Parentheses should have spaces after them in 'if' statements, but not in
function calls. Function arguments should have spaces after the comma.  There
should be no space between the function name and the opening bracket.  That
means:

    if ( something < 3 ) {
            do_something(a, b, c);
    }

or:

    if ( h>3 && k<3 && l==-1 ) {
            do_something(h, k, l);
    }

instead of:

    if (something<3) {
            do_something (a,b,c);
    }

***Rationale:*** I find this guideline helps to encourage good grouping of
logical statements.  Some flexibility is allowed here, though.

### Whitespace

No trailing whitespace at all, even in empty lines.

***Rationale:*** Invisible characters do nothing other than generate VCS
conflicts.

### Cleverness

Transparent, easily understood solutions are preferred over faster ones, except
where you can demonstrate that the code is performance-critical and the benefit
is significant.  Even in that case, copious comments should be provided.

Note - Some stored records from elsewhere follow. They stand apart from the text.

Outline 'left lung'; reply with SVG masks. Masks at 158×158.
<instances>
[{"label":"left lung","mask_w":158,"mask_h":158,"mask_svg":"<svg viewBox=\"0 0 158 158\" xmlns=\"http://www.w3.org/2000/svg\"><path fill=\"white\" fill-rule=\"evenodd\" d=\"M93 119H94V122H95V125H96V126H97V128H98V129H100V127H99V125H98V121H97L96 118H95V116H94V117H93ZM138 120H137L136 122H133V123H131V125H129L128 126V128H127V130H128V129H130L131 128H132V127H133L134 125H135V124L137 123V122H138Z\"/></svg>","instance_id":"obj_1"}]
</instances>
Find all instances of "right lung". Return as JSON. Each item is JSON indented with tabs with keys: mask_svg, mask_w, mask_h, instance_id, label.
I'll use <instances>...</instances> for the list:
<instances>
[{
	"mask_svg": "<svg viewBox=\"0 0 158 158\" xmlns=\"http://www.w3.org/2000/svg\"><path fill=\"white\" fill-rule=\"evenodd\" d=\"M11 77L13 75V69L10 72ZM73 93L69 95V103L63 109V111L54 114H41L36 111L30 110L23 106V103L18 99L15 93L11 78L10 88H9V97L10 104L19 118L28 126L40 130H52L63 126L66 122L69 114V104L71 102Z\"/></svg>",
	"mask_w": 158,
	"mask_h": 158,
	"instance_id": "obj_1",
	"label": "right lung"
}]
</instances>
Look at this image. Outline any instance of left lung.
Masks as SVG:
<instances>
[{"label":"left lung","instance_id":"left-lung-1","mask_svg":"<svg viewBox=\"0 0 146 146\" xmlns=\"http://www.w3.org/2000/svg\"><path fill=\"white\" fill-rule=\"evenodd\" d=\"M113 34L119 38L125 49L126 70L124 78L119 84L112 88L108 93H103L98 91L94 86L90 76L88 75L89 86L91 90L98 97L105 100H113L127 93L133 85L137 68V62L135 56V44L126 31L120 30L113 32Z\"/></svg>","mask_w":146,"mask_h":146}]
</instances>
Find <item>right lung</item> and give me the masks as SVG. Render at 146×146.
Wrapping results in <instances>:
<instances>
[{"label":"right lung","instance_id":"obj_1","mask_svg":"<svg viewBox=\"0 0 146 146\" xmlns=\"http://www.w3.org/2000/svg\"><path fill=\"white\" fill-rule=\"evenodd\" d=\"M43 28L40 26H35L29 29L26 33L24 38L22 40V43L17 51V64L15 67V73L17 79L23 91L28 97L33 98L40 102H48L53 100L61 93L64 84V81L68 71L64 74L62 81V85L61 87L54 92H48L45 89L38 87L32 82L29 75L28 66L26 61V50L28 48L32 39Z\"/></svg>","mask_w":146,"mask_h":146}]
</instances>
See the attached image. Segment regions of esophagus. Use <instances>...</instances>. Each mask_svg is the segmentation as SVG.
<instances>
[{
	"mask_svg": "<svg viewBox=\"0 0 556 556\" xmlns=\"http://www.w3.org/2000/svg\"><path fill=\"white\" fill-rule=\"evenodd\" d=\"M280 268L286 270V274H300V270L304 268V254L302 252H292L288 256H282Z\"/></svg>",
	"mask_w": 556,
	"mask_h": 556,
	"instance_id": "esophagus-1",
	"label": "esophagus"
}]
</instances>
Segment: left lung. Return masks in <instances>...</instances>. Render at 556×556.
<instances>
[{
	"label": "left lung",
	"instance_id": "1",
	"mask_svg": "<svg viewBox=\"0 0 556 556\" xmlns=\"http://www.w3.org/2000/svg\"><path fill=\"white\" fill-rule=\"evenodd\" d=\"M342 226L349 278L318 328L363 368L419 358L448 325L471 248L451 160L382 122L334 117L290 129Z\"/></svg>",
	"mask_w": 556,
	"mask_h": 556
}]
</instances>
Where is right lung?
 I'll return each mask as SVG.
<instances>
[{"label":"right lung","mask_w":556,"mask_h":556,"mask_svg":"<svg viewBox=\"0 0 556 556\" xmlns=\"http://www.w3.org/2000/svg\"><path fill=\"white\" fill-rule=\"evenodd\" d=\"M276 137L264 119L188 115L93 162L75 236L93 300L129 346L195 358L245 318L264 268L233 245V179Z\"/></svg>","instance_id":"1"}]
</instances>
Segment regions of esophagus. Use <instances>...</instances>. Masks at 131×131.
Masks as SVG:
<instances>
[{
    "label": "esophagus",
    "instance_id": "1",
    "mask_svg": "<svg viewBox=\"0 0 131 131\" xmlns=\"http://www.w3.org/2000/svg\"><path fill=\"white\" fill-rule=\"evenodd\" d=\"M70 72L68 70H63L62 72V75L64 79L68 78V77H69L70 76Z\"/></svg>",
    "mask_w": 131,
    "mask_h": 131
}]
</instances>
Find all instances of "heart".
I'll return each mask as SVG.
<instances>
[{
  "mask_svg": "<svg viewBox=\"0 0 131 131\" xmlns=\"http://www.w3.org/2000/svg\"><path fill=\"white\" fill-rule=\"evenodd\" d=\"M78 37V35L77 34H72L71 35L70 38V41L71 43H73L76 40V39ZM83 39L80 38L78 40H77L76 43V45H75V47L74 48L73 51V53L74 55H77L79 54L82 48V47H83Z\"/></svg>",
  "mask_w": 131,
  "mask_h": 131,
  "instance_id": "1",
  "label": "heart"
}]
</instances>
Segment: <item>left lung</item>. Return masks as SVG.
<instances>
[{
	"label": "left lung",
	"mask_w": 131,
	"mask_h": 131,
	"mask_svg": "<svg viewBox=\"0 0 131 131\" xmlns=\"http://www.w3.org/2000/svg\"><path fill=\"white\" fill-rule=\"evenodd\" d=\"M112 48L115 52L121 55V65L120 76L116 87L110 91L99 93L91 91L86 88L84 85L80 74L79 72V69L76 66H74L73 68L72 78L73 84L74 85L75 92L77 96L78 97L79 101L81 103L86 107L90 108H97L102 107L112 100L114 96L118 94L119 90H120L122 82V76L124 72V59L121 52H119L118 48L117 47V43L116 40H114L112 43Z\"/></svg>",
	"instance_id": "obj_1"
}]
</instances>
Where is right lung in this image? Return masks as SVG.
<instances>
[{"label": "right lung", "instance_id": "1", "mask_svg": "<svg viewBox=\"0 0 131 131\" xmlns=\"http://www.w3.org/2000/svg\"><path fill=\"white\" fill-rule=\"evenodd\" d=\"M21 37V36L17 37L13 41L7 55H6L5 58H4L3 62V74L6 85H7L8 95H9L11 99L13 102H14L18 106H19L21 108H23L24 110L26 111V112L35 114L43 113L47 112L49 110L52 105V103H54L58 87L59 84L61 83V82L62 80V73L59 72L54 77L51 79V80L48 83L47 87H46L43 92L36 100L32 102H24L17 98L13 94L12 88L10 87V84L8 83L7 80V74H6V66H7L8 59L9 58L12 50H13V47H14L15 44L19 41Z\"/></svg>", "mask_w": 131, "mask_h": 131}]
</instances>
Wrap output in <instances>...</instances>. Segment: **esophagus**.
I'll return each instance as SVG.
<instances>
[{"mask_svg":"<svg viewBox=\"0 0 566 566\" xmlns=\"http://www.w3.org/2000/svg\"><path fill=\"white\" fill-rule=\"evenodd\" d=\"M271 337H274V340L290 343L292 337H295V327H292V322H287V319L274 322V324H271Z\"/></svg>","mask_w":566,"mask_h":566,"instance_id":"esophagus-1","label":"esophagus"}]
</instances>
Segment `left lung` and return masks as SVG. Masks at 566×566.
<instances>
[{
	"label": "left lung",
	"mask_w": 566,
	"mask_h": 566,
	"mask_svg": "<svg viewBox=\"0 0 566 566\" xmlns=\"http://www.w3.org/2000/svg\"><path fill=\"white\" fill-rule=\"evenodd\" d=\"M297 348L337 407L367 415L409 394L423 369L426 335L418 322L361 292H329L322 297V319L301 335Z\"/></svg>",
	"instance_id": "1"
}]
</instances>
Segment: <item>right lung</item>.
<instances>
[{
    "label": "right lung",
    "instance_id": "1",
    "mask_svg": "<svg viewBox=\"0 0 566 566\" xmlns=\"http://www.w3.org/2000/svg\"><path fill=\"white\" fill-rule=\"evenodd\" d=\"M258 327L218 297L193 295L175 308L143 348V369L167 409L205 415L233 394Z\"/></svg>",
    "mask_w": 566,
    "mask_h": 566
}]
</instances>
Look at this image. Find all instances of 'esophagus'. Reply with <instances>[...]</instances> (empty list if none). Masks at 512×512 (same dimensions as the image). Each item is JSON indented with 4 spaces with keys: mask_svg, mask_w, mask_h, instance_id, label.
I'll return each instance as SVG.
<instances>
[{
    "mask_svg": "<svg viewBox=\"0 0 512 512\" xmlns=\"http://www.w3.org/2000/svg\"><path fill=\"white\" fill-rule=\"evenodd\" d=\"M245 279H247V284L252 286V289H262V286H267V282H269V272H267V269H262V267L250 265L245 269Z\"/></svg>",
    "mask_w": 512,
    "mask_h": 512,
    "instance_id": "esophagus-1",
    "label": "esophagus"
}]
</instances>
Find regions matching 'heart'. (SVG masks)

Use of undefined behaviour, even if "it always works", is absolutely forbidden.

### Git/VCS usage

This style of commit message is preferred:

> Strip out libfrosticle references and add new function model

This style of commit message is discouraged:

> Stripped out libfrosticle references, and added new function model

**Rationale:** this encourages you to think in terms of small, self-contained
changes to the code, rather than successive versions with many different changes
combined together.  It also matches the conventions used by most other projects.